## TASKS
a: Translate this sentence from the Event Modeling interview into Spanish: "The blueprint changes the game because it respects the one thing software cannot escape: Time."
b: Decide whether each statement agrees with the Event Modeling interview, answering yes or no and quoting the words that settle it. (i) Adam compares a list of user stories to being given 500 random frames from a movie. (ii) Adam says it takes about three hours to understand a complex banking system from a 20-foot Event Model. (iii) Golo calls the visual timeline of commands, events, and views the standout feature of Event Modeling.
c: Please carry on the Event Modeling interview from the point where it stops.

## TEXT SEGMENT
..........

Instead of arguing about "User Stories" (which are often just vague wishes), we storyboard the entire journey. If you can't draw the flow from a screen to a command, to an event, and then back to a view on another screen, you don't have a requirement. You have a guess. By the end of a session, you don't have a pile of "tickets"; you have a blueprint. It's so clear that a developer knows exactly what to build, and the business owner knows exactly what they're paying for. We're moving software from "creative writing" back to engineering.
Golo: I like that image of a blueprint versus a pile of tickets, because it makes the whole idea much more tangible. To me, that visual timeline connecting commands, events, and views has always been the standout feature of Event Modeling. What makes this format so effective compared to, say, a list of user stories or a traditional requirements document?
Adam: Context. When you use a list of user stories, you're looking at a "pile of tickets." It's like being handed 500 random frames from a movie and being asked to tell the story. You might understand what happens in Frame 42, but you have no idea how we got there or where we're going next.
The blueprint changes the game because it respects the one thing software cannot escape: Time.
It kills the "telephone game" that plagues traditional requirements. A business analyst writes a "shall" statement, a developer interprets it into a class diagram, and a tester tries to guess what the original intent was. With the blueprint, we have a shared language. We're all looking at the same timeline. If a stakeholder sees a "Room Booked" event but realizes there's no "Payment Processed" event before it, they can point at the gap. You can't do that with a 40-page Word doc or a Jira backlog.
It also exposes the "magic." User stories are famous for hand-waving. A story might say: "As a user, I want to receive a personalized recommendation." Great. How? In an Event Model, you have to show the work. If you can't draw the line from the data to the screen, the feature doesn't exist. It forces us to deal with reality early, rather than discovering "missing pieces" two weeks before launch.
The blueprint is also "grok-able" at scale. You can walk up to a 20-foot Event Model on a wall (or a massive Miro board) and understand a complex banking system in ten minutes. You just follow the arrows. Try doing that with a Jira backlog. You'll be clicking "Next Page" for three hours and you still won't know how the "Interest Calculation" actually affects the "Monthly Statement." The blueprint gives you spatial memory, you remember that the "checkout logic" is "over there on the right," which makes navigation and mental modeling effortless.

..........

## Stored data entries
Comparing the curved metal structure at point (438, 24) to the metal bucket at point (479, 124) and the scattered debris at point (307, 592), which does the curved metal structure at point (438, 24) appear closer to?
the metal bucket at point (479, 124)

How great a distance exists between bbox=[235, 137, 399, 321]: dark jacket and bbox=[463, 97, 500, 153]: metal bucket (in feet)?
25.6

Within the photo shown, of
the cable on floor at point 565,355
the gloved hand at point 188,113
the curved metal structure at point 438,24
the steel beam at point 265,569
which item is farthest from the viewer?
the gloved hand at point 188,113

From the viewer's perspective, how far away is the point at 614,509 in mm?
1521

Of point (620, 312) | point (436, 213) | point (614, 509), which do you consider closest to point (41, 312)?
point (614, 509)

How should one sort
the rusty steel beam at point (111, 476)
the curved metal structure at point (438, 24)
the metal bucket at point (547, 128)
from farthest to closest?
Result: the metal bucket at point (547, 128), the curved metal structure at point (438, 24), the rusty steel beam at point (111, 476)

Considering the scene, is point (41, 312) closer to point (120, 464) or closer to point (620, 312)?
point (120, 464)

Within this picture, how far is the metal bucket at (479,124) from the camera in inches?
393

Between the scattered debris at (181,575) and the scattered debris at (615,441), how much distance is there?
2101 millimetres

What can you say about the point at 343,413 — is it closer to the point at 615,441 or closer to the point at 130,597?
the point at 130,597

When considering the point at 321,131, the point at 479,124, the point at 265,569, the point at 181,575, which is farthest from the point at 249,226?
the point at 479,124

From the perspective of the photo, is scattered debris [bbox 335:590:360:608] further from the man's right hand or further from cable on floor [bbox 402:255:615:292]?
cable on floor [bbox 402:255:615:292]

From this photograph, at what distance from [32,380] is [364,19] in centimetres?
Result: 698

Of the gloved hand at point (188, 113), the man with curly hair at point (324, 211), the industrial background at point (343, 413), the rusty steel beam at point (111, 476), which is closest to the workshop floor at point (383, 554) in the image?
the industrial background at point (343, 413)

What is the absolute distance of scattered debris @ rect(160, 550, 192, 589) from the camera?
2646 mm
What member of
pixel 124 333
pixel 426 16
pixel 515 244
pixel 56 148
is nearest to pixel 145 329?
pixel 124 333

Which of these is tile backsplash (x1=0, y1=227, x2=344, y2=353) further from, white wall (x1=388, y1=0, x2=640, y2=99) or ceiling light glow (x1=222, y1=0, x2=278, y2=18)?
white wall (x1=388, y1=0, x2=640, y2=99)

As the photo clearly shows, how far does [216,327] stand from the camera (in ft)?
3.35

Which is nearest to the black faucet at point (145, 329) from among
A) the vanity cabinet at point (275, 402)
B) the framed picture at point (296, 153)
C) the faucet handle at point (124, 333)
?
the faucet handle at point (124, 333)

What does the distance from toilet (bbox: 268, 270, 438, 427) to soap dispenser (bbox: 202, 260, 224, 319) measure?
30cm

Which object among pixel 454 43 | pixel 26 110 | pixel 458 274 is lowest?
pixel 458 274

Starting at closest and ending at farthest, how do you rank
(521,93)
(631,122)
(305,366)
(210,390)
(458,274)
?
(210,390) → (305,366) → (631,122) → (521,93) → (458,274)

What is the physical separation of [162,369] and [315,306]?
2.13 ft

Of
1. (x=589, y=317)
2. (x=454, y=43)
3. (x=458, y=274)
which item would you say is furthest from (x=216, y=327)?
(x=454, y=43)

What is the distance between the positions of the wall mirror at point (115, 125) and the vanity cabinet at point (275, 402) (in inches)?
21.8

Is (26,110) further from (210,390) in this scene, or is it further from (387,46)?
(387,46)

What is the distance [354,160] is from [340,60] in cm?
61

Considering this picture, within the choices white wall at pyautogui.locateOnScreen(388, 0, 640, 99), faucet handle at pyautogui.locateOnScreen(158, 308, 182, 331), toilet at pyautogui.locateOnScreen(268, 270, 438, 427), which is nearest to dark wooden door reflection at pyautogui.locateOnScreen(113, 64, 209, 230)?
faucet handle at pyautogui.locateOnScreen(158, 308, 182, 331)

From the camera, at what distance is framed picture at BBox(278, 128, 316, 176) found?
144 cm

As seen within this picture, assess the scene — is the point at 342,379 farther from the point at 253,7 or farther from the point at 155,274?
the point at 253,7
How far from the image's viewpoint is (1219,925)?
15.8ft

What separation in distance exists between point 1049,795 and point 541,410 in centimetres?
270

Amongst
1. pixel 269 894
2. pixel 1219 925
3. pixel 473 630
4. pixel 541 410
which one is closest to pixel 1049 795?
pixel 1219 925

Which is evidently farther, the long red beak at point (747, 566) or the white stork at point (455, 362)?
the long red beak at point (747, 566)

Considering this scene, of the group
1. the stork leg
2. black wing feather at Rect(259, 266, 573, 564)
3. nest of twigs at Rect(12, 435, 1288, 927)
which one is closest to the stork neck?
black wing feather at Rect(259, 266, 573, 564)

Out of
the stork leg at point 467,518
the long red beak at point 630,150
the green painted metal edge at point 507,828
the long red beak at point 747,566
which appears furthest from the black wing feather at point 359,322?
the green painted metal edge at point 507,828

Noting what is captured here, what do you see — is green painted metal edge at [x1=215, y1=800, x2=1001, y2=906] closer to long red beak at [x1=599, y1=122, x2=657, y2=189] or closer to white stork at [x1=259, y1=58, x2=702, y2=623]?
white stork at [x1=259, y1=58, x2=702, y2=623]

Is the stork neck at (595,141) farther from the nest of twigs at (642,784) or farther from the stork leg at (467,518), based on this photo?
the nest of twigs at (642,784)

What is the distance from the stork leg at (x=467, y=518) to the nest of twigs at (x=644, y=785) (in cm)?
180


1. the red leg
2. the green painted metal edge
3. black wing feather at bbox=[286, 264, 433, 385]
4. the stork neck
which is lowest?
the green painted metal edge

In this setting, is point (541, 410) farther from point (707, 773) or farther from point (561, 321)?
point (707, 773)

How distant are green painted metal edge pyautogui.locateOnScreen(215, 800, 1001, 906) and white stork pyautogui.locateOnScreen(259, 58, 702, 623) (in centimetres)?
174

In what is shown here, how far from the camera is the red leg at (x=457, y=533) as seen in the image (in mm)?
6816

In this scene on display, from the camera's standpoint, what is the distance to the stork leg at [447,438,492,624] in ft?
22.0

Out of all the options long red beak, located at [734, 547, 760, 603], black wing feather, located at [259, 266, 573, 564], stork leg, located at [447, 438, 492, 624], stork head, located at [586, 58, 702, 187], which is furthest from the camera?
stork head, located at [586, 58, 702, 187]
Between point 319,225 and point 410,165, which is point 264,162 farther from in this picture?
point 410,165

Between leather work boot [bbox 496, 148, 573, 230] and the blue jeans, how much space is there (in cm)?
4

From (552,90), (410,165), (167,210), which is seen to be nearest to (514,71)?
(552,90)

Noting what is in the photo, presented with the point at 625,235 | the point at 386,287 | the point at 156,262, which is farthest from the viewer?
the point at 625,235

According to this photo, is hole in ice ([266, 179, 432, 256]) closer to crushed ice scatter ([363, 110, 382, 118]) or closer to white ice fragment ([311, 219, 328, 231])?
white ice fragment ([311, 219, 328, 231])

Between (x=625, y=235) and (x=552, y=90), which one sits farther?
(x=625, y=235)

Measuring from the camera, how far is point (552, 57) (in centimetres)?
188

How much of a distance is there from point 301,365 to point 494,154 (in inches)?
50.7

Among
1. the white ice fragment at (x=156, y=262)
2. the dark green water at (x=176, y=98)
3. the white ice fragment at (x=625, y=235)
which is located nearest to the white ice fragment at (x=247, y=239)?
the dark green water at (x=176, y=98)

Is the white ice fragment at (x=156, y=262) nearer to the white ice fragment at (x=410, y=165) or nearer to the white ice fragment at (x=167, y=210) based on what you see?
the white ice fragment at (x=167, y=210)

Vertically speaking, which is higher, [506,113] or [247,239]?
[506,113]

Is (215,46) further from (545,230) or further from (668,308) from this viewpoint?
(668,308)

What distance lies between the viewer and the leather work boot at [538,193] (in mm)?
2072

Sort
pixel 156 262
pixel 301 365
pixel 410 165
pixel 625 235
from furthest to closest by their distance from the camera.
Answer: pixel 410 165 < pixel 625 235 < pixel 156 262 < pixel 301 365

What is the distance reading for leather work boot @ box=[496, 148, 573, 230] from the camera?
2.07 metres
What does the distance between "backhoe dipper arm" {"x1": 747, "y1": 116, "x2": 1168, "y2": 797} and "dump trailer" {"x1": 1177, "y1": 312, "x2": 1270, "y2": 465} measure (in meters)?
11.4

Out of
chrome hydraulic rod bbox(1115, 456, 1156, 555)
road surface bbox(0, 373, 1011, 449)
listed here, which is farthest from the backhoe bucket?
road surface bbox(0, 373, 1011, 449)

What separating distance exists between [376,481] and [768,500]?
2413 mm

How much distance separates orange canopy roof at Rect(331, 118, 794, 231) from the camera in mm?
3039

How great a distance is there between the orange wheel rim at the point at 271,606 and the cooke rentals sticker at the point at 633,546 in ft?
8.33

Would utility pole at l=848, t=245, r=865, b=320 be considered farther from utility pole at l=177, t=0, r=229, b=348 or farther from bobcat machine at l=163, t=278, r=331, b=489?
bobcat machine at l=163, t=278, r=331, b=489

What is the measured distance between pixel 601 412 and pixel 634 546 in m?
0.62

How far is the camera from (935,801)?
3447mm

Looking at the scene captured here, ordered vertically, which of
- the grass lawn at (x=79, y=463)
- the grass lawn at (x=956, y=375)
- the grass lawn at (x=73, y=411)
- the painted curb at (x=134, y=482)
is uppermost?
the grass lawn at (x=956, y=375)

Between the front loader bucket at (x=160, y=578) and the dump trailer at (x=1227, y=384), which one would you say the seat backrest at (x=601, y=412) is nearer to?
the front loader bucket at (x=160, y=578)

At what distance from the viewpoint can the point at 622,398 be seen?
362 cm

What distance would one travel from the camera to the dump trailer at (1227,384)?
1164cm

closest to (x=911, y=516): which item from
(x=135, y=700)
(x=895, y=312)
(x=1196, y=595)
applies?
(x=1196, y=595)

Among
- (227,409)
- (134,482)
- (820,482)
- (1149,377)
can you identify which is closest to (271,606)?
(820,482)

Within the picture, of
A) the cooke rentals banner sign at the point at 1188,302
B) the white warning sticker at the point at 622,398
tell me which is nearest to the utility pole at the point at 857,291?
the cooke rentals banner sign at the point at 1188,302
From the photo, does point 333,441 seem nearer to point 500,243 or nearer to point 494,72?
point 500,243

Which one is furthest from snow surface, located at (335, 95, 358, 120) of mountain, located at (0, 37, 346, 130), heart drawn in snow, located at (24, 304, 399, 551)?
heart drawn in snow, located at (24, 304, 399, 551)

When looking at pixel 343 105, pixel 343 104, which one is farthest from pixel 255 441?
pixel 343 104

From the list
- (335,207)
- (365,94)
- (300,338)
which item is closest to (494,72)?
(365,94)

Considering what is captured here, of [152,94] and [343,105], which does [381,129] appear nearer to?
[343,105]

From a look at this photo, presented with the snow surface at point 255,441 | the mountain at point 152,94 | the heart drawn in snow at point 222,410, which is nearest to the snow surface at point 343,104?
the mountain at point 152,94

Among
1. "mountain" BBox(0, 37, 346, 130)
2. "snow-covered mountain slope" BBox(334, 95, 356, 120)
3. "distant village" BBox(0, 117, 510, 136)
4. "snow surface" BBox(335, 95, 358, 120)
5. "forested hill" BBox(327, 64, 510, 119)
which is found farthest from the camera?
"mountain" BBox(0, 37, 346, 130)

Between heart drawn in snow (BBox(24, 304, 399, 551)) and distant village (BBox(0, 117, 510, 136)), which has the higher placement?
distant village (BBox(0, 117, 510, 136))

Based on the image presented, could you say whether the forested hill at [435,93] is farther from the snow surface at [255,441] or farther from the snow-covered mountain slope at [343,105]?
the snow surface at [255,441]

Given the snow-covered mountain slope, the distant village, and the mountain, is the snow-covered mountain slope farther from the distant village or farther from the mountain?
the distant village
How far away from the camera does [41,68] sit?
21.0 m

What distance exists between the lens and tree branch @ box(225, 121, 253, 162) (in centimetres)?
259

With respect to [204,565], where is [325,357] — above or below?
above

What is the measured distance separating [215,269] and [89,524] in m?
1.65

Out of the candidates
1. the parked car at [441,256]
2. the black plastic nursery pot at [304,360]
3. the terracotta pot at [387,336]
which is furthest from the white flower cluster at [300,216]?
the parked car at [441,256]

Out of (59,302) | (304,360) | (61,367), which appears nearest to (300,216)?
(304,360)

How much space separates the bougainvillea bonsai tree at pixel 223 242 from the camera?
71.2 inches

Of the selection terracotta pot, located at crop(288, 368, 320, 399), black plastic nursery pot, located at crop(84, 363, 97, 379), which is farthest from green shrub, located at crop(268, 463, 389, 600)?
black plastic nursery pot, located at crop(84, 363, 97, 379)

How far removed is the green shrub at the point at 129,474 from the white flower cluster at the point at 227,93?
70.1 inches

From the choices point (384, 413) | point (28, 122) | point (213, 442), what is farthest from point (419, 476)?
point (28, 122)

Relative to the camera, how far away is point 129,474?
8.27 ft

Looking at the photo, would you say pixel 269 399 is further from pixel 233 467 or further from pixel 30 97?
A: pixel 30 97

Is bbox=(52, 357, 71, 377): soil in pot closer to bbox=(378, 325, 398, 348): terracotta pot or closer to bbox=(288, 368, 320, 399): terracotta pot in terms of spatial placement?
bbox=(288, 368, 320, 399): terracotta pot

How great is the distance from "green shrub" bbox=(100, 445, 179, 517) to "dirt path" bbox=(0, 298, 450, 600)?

..........

## FINAL RESULTS
a: El plano cambia las reglas del juego porque respeta lo único de lo que el software no puede escapar: el Tiempo.

b:
(i) Yes: "It's like being handed 500 random frames from a movie and being asked to tell the story."
(ii) No: "understand a complex banking system in ten minutes."
(iii) Yes: "that visual timeline connecting commands, events, and views has always been the standout feature of Event Modeling."

c:
Finally, it makes integration visible. We build the "Login" story, then the "Profile" story. But software is about how those things integrate. The blueprint shows the integration points as first-class citizens. We see exactly how an event in the "Shipping" slice affects a view in the "Customer Support" slice.
The Language That Bridges the Gap¶
Golo: We recently wrote about how Event Sourcing creates a shared language between technical and non-technical people. In your experience, how does Event Modeling change the dynamic in a room when developers and domain experts sit down together? Is there a moment where you typically see the "click" happen?
Adam: The "click" is usually audible. It's that moment in a workshop when the tension in the room just… evaporates.
Before Event Modeling, you'd have the "business" side on one side of the table and "tech" on the other. The business people are frustrated because they feel like they're shouting into a void, and the developers are frustrated because they're being asked to build something that hasn't been defined yet. It's a game of "Guess what I'm thinking."
The click usually happens during the Storyboarding phase. We've done the messy brainstorm of orange sticky notes (Events), and now we're starting to align them on the timeline. The moment of realization comes when a domain expert, maybe a shipping manager or an accountant, points at the screen and says:
"Wait, if that event 'Order Shipped' happens there, how does the customer know their tracking number? We don't have a screen for that."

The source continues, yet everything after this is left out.